Le Conseil note que même en l’absence d’accusation judiciaire, les nombreux témoignages obtenus par le journaliste Pascal Faucher lui permettaient de s’avancer quant à l’état des créances de M. Fiorillo.
Cela dit, tenant compte des éléments soumis par M. Fiorillo, il appert aux yeux du Conseil qu’il aurait été de mise d’user de prudence avant de citer M. Stéphane Pelland, qui a déjà eu un conflit s’étant traduit en justice avec M. Fiorillo.
Le Conseil a pu constater que M. Pelland a été trouvé coupable d’un vol d’argent de moins de 5000 $ contre Aliments Fiorillo.
De l’avis du Conseil, le journaliste aurait dû, au nom de la prudence et eut égard à la fiabilité de M. Pelland compte tenu de ses antécédents judiciaires, s’abstenir de le citer dans le cadre de son article.
Le grief de manque de manque de prudence et d’omission de vérifier l’information transmise par une source est retenu, mais uniquement pour la source Stéphane Pelland.
Grief 3 : publication non justifiée d’antécédents judiciaires
Le plaignant déplore que le journaliste ait choisi de mentionner que « douze inscriptions figurent à son dossier criminel, incluant intimidation, voies de fait armées, fraude et recel ».

DÉTAILS DU PROBLÈME: Recopiez fidèlement la partie de la décision du Conseil qui s'ouvre sur les mots contenant "Le Conseil a" et se ferme sur "de son article.".

DONNÉES EXTRAITES:
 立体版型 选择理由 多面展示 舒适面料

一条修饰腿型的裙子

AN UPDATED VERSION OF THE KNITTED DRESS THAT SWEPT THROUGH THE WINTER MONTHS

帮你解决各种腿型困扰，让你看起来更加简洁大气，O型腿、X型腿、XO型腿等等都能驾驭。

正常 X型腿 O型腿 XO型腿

--

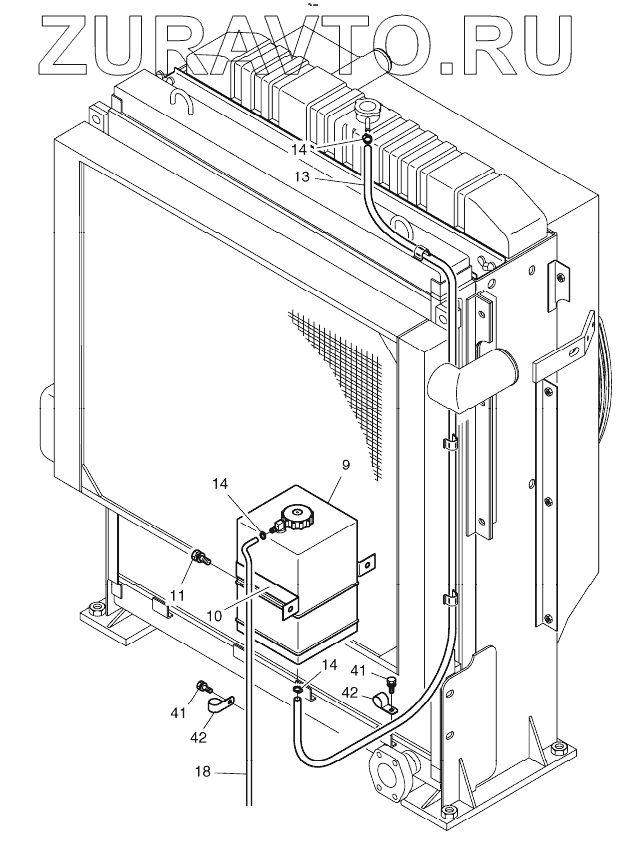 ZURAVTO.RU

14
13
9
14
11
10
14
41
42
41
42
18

RÉPONSE RÉDIGÉE:
Le Conseil a pu constater que M. Pelland a été trouvé coupable d’un vol d’argent de moins de 5000 $ contre Aliments Fiorillo.
De l’avis du Conseil, le journaliste aurait dû, au nom de la prudence et eut égard à la fiabilité de M. Pelland compte tenu de ses antécédents judiciaires, s’abstenir de le citer dans le cadre de son article.